Adam Erlich often gets the call when a will is challenged. A partner at Fuller Landau LLP in Toronto, he is appointed by a court as a neutral third party who oversees how assets are distributed as litigation unfolds.
He often works with members of wealthier families in which one or more members contest a will. It’s a role that allows him to see the not-so-pretty side of failing to write a will that’s airtight.
“It’s a costly, extremely invasive process,” says Erlich, who is a partner in the law firm’s Corporate Restructuring and Insolvency Group and an Individual Licensed Insolvency Trustee. “And it’s happening more and more due to the transfer of wealth. No one wants someone they haven’t met to come in and manage their estate.”

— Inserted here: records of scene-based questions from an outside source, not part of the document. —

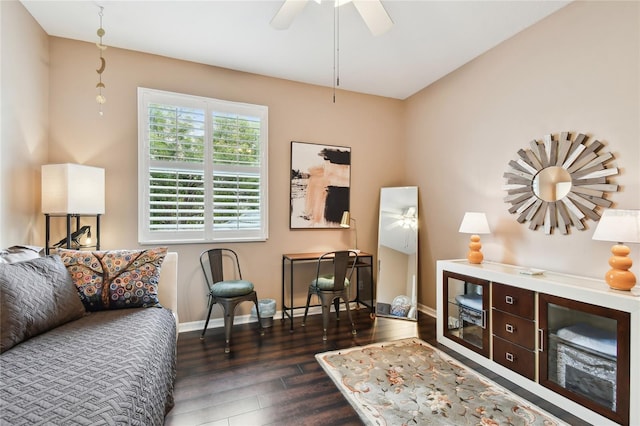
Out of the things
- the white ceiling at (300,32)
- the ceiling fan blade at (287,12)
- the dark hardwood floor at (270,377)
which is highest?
the white ceiling at (300,32)

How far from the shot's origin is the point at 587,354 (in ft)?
5.87

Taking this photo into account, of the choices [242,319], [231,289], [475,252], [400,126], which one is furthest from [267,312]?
[400,126]

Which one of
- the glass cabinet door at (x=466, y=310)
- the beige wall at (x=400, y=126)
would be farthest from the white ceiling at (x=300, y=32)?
the glass cabinet door at (x=466, y=310)

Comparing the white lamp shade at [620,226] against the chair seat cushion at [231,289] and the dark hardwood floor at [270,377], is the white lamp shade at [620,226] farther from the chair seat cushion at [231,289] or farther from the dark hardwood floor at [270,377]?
the chair seat cushion at [231,289]

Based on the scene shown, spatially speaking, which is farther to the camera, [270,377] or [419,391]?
[270,377]

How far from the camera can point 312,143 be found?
3.63m

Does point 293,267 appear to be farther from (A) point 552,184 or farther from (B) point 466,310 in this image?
(A) point 552,184

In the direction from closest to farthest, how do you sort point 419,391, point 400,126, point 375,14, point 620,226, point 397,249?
point 620,226 → point 375,14 → point 419,391 → point 397,249 → point 400,126

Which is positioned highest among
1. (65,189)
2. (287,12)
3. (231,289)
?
(287,12)

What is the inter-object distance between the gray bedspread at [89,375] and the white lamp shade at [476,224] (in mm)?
2638

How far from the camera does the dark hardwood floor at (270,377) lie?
5.82ft

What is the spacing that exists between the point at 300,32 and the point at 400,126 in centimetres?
212

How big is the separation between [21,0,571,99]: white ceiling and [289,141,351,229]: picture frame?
912 mm

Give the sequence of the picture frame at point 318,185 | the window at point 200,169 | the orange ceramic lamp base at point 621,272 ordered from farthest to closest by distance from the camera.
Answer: the picture frame at point 318,185
the window at point 200,169
the orange ceramic lamp base at point 621,272
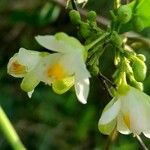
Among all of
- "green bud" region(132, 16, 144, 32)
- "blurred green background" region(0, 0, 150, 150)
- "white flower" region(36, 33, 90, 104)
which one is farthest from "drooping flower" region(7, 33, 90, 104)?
"blurred green background" region(0, 0, 150, 150)

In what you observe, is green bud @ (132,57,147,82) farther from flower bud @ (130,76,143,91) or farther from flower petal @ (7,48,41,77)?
flower petal @ (7,48,41,77)

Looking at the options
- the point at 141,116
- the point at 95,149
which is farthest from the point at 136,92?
the point at 95,149

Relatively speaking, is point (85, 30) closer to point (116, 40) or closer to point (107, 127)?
point (116, 40)

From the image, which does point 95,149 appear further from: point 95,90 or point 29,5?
point 29,5

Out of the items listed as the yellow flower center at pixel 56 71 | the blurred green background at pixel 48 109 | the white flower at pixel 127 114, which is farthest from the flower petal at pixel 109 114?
the blurred green background at pixel 48 109

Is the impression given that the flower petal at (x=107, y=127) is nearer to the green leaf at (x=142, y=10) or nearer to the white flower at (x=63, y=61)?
the white flower at (x=63, y=61)

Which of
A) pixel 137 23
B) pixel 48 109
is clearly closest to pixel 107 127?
pixel 137 23
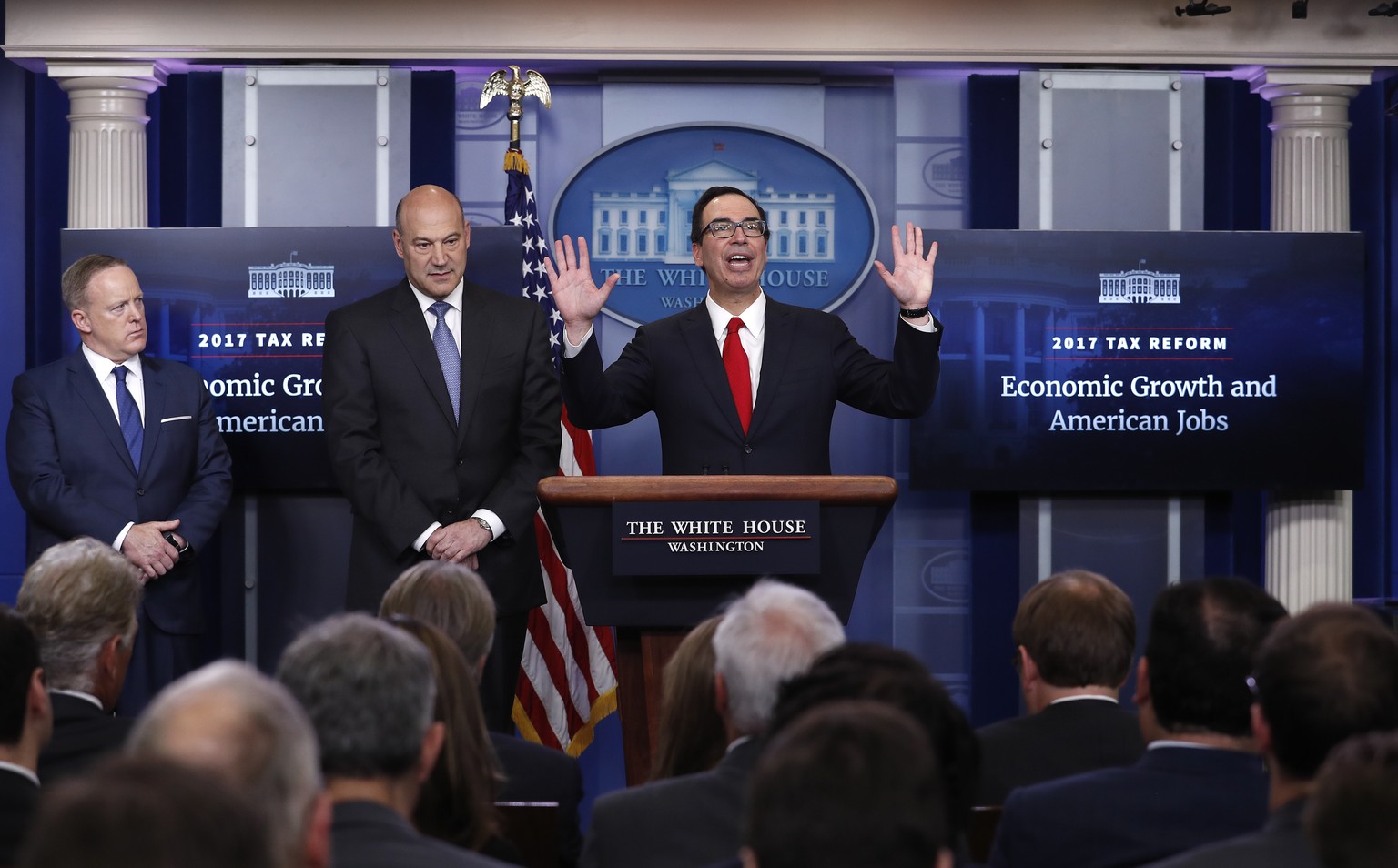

While families often have the best of intentions in leaving their assets to loved ones, if a will is hastily written, is vague or its contents are not communicated early enough, it may be challenged – a process that can cost millions and take months to years. Family offices and other advisors need to ensure that their clients set out clear and well-communicated goals. They also need to review wills periodically and ensure they are fair in the distribution of wealth to prevent legal wrangling in the future.
Here are a few steps to consider.
Should you use the no-contest clause?
In theory, a no-contest clause can help prevent an attack on a will as it makes the beneficiary’s gift conditional on the acceptance of the will’s terms by the inheriting individual. While such a clause can rule out a person’s inheritance if they challenge the will, it can also send up red flags for those who stand to inherit, says Harold Feder, a partner with Brazeau Seller Law in Ottawa.
Instead, he suggests spending more time at the front end, drafting a will that’s clear, fair and well-communicated.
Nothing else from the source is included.